A lo largo de la mañana, la administración de Carmen Boletos concentró la alegría comunitaria. Vecinos y agraciados se acercaron para compartir su dicha.
Entre ellos, Antonio Rodríguez Yáñez, camionero jubilado de 77 años, que dedicó cinco décadas a las carreteras, adquirió su décimo premiado en el bar La Cuevita, situado frente a la administración. “Estábamos sentados en el bar y doña Carmen me dijo de comprar un número. Es como si fuera mi madre”, recordó Antonio, refiriéndose a la propietaria.

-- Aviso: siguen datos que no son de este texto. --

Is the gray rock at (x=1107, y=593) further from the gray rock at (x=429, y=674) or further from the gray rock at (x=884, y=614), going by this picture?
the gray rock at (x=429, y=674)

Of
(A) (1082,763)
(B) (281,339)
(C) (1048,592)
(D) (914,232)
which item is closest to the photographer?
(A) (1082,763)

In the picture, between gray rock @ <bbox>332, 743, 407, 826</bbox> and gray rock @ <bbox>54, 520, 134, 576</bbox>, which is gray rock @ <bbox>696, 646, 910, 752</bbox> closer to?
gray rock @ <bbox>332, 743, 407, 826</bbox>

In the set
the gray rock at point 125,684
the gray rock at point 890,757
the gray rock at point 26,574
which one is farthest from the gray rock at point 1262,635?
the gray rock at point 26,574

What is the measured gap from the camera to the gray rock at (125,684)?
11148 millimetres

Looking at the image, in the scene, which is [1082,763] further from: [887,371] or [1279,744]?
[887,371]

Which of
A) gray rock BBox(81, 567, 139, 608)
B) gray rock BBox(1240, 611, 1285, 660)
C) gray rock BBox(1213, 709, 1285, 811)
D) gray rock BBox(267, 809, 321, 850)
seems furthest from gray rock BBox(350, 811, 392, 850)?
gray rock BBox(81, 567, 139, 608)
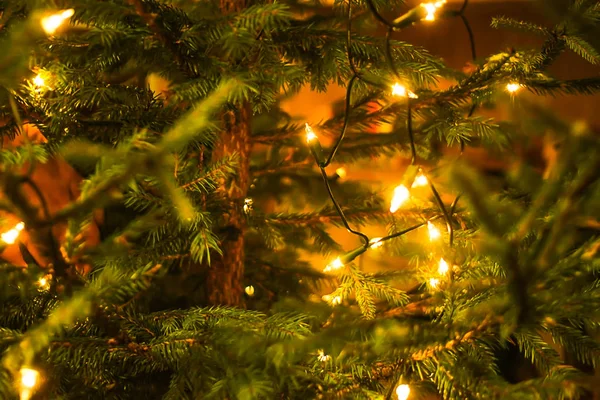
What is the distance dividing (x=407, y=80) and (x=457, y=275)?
307 mm

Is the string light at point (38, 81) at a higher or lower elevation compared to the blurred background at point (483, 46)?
lower

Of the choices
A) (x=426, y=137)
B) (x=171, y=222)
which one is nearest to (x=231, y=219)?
(x=171, y=222)

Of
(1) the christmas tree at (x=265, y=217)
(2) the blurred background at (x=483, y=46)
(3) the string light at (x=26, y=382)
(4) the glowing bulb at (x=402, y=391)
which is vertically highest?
(2) the blurred background at (x=483, y=46)

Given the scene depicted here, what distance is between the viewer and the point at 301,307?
23.0 inches

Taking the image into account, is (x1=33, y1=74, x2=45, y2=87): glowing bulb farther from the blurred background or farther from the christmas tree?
the blurred background

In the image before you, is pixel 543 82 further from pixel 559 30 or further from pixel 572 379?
pixel 572 379

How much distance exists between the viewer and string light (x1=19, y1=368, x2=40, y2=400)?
48cm

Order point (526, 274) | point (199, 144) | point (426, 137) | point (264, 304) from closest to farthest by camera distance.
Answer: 1. point (526, 274)
2. point (199, 144)
3. point (426, 137)
4. point (264, 304)

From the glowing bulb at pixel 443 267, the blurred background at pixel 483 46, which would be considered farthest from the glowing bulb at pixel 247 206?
the blurred background at pixel 483 46

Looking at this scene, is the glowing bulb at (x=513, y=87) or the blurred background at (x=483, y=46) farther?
the blurred background at (x=483, y=46)

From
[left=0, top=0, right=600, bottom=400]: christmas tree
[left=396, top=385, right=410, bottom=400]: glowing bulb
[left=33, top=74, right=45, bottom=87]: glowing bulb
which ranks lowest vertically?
[left=396, top=385, right=410, bottom=400]: glowing bulb

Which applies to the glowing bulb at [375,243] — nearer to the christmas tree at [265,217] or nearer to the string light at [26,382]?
the christmas tree at [265,217]

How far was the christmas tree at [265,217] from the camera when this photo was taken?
357 mm

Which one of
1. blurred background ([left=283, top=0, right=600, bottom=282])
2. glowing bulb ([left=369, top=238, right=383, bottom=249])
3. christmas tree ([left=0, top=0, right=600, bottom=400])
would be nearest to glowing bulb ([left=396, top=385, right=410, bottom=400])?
christmas tree ([left=0, top=0, right=600, bottom=400])
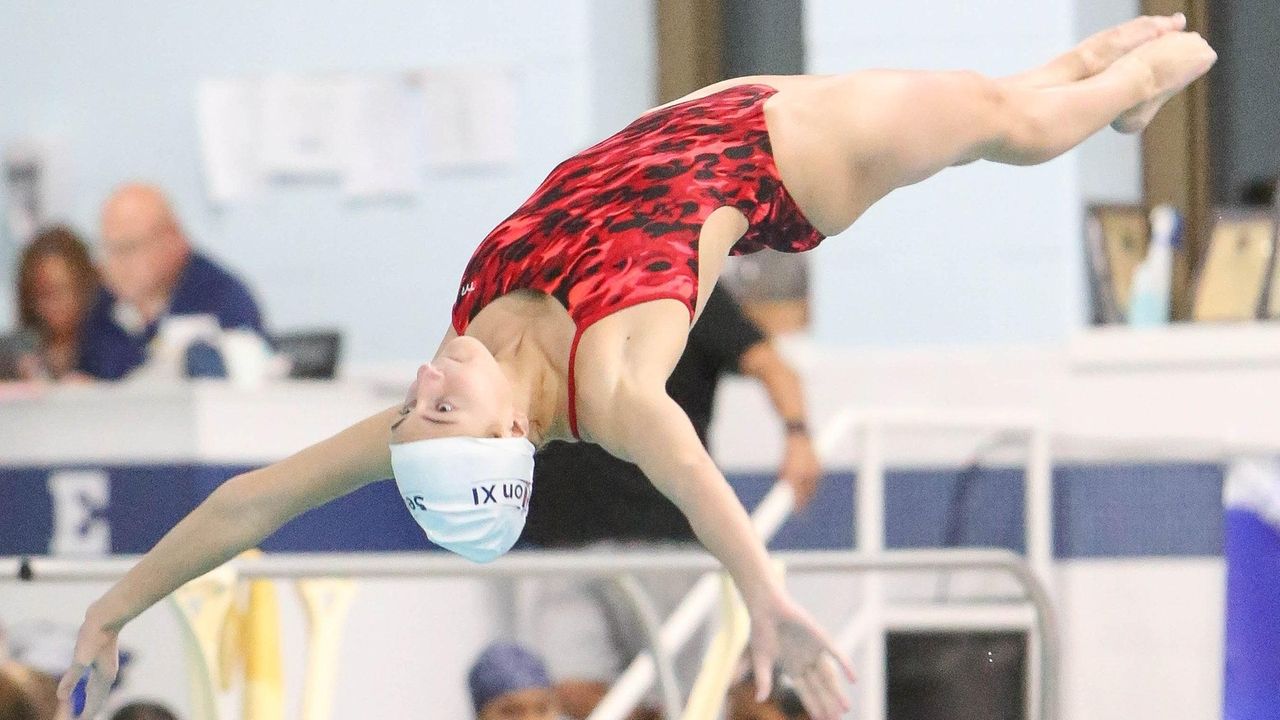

A pesar de la noticia, Antonio no se apresuró a verificar su boleto. “No sabía si tenía el número premiado. Me llamó mi hijo y le pregunté para que me revisase el décimo”, comentó con serenidad. Su actitud refleja una vida plena y satisfecha, donde el dinero no es lo primordial.
“Yo no voy a celebrarlo. Son, por ahora, 20.000 euros, es una escapada para unos meses. Mi alegría es por el pueblo”, afirmó, destacando que su verdadera felicidad radica en su familia y, especialmente, en sus nietos.
Isa, la propietaria del bar La Cuevita, estuvo cerca de la fortuna, aunque, desgraciadamente, no tocó a su puerta.
Ella compró el otro de los números que ofreció Carmen en ese momento. Es decir, la propietaria tuvo en sus manos la tanda ganadora. A pesar de no haber adquirido el décimo premiado, Isa celebró la alegría en su establecimiento. Sin remordimiento y en tono jocoso, afirmó: “Nos hubiésemos coordinado y yo compraba uno y mi hija otro”.
El ambiente festivo se hizo palpable en el bar. “Hoy se notaba que había tocado algo. Estaba todo el mundo gastando e invitando”, añadió, evidenciando cómo la suerte de unos se convirtió en motivo de celebración para los locales colindantes.